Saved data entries
# # # # # # #
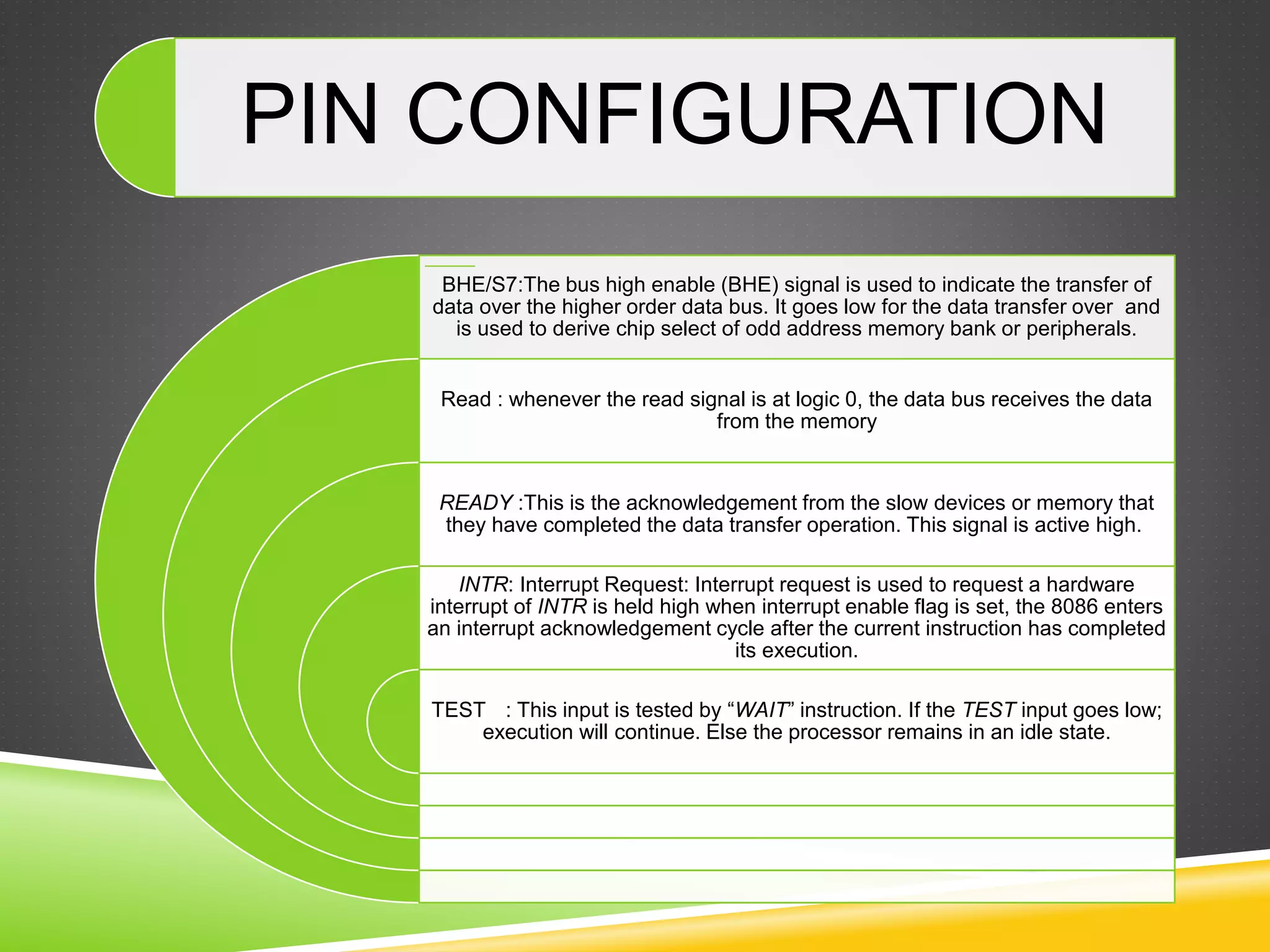 PIN CONFIGURATION

BHE/S7:The bus high enable (BHE) signal is used to indicate the transfer of data over the higher order data bus. It goes low for the data transfer over and is used to derive chip select of odd address memory bank or peripherals.

Read : whenever the read signal is at logic 0, the data bus receives the data from the memory

READY :This is the acknowledgement from the slow devices or memory that they have completed the data transfer operation. This signal is active high.

INTR: Interrupt Request: Interrupt request is used to request a hardware interrupt of INTR is held high when interrupt enable flag is set, the 8086 enters an interrupt acknowledgement cycle after the current instruction has completed its execution.

TEST : This input is tested by “WAIT” instruction. If the TEST input goes low; execution will continue. Else the processor remains in an idle state.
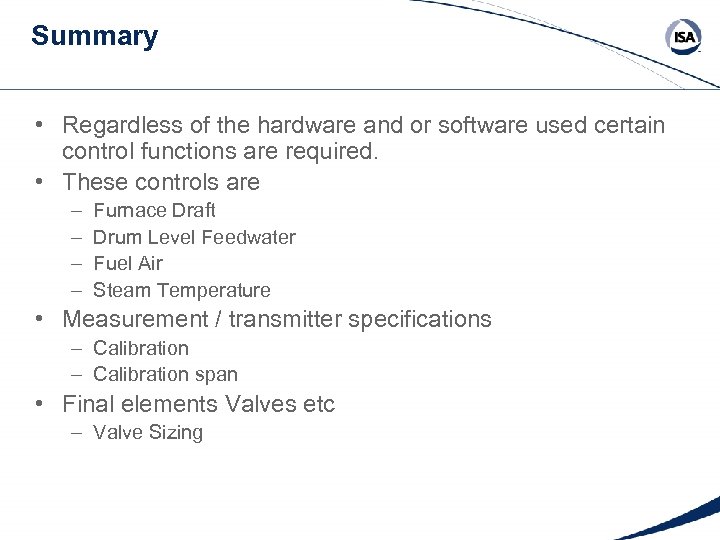 Summary

ISA

• Regardless of the hardware and or software used certain control functions are required.
• These controls are
– Furnace Draft
– Drum Level Feedwater
– Fuel Air
– Steam Temperature
• Measurement / transmitter specifications
– Calibration
– Calibration span
• Final elements Valves etc
– Valve Sizing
# # # # # # #
Count the lines in the records above that hold the word "instruction", and give only that number.

**Solution**
2